Someone asked me how my blog and newspaper column came to be titled "Bleachers Brew". It's like this, it's an amalgam of sorts of two things: The bleachers area in the stadium/arena where I used to sit when I would watch baseball, football, and basketball games and Miles Davis' great jazz album Bitches Brew. That's how it got culled together. I originally planned on calling it "The View from the Big Chair" that is a nod to Tears For Fear's second album, Songs from the Big Chair. So there.

Wednesday, March 25, 2020

4 sports shows to watch in this time of lockdown

4 sports shows to watch in this time of lockdown
By Rick Olivares

With Covid-19 putting sporting events around the world to stop, the action – at least online – hasn’t stopped heating up.

Here are four worthwhile and hilarious sports shows, documentaries, or even videos to watch in this time of covid-19.

The 2018 FIFA World Cup Film (YouTube)
This was previously only available on Amazon Prime, but on March 21, FIFA uploaded this onto YouTube. This 80-minute film – expertly narrated by British actor Damian Lewis – takes you back to the FIFA World Cup in Russia from two years back.

What I have loved about the FIFA World Cup films since I began watching them over a decade ago is they use footage from their own cameras and not the television cameras on hand. So what you get a more intimate, close up, and behind-the-scenes shots using high definition cameras. You miss out on the expansive shots of the goals such as France’s Benjamin Pavard’s wicked rifle of a shot that was one of the tournament’s best.  But having said that, there are other venues to watch those.

The FIFA films are minimalist in its script writing. Lewis keeps an even keep and very coolly describes the action. And for the most part, he allows the footage to say it all. The footage is a joy to watch.

Lewis, who came to international fame for his role in the HBO series Band of Brothers has been in demand for documentary narration. You might want to view his documentaries such as Hang Tough, that tells of the monument to Dick Winters, who the former portrayed in Band of Brothers, as a statue of his is unveiled in Normandy, France, and Keep On Running: 50 Years of Island Records. 

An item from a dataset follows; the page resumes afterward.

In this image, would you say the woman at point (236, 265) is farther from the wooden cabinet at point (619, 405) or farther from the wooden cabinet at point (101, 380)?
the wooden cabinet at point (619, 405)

F1 Drive to Survive Season 2 (Netflix)
As a fan of Formula 1 racing, this series (including Season One) is a Godsend. It brings to life the competition as it tells all the intoxicating subplots of the various drivers, managers, and teams and their owners of an entire racing season in 10 episodes (for each season). I’ve watched F1 from the stands in Singapore and that’s from a distance. This brings you up close and you understand a lot more. 

Season 2 finds Mercedes and Ferrari finally allowing the Netflix cameras inside their headquarters, paddocks, and more (they must have seen the effect on the other teams in Season One). To finally have the world’s best driver in Lewis Hamilton and Sebastien Vettel in the spotlight is a huge treat for race fans. 

Even behind the scenes, nothing slows down in F1 Drive to Survive.

The English Game (Netflix)
This six-part series tells the story of Scottish footballer Fergus Suter who moves to England. Created by Downton Abbey’s Julian Fellowes, he mixes reality with plots perhaps created to push the story forward and make it more interesting. While I am not particularly crazy about these, I understand. Otherwise, it would have been a little boring because not everyone’s life is eventful. 

So take it like you did with Escape to Victory (that 1980s football film starring Sylvester Stallone, Max Von Sydow, Michael Caine, and Pele as well as professional footballers Bobby Moore, Osvaldo Ardilles, Mike Summerbee, Werner Roth, and others. It’s set in a real time, but kind of fictional.  

Icarus (Netflix)
One of the most powerful sports films ever. This film helped bring about the suspension of Russian athletes for their doping program. How Russia was able to participate in the last Olympics – short-handed though – I have no idea. It is sad to see the world’s sports authorities bow down to Russia (and they even haven’t touched China yet). 

But cyclist and filmmaker Bryan Fogel starts out what seems to be cycling’s version of Super-Size me when he becomes friends with Russian Grigory Rodchenkov who is the director of Moscow’s anti-doping center. Rodchenkov teaches him all the tricks of doping which is a surprise. But even more telling is that he goes on record to say that many Russian athletes cheat. After the World Anti-Doping Association comes out with a report on state-sponsored cheating, Rodchenkov departs for the USA where all of a sudden, his simple project with Fogel becomes a gold mine investigative reporting. 

You simply cannot make up these things. It’s riveting.